▸ WHAT YOU ARE ASKED TO DO: In the material below, the required lines run from the one containing "Giovane donna che" through the one containing "Smiling young girl". Copy those lines exactly, ends included, and nothing else.

▸ LISTED RECORDS:

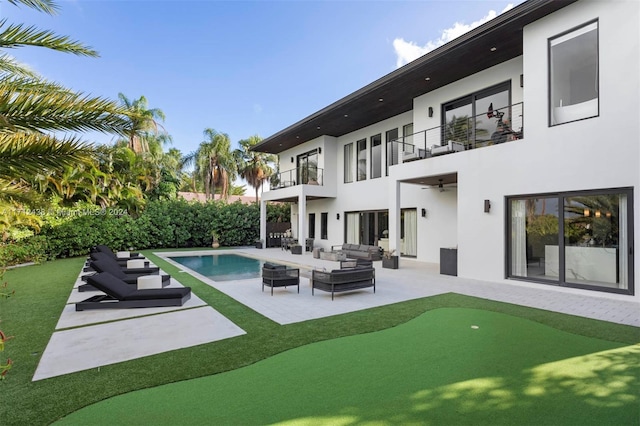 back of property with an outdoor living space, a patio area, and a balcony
---
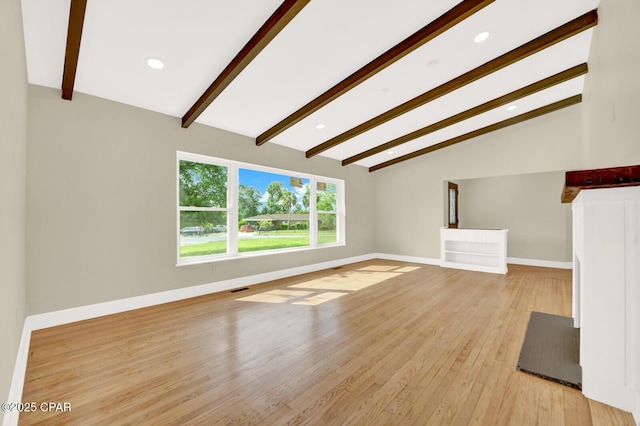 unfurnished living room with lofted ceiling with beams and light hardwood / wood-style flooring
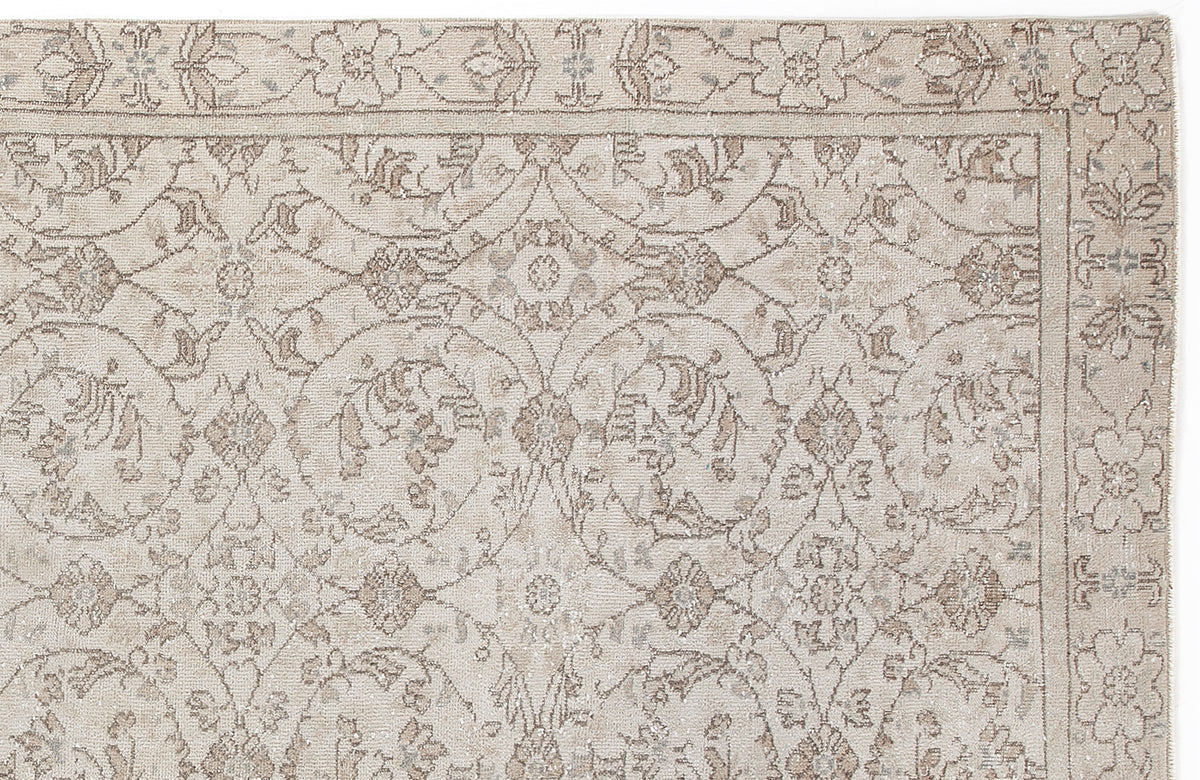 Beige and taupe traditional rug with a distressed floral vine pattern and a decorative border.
--
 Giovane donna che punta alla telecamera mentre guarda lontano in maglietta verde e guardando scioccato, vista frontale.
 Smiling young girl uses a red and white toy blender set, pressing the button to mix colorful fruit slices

▸ TASK RESULT:
 Giovane donna che punta alla telecamera mentre guarda lontano in maglietta verde e guardando scioccato, vista frontale.
 Smiling young girl uses a red and white toy blender set, pressing the button to mix colorful fruit slices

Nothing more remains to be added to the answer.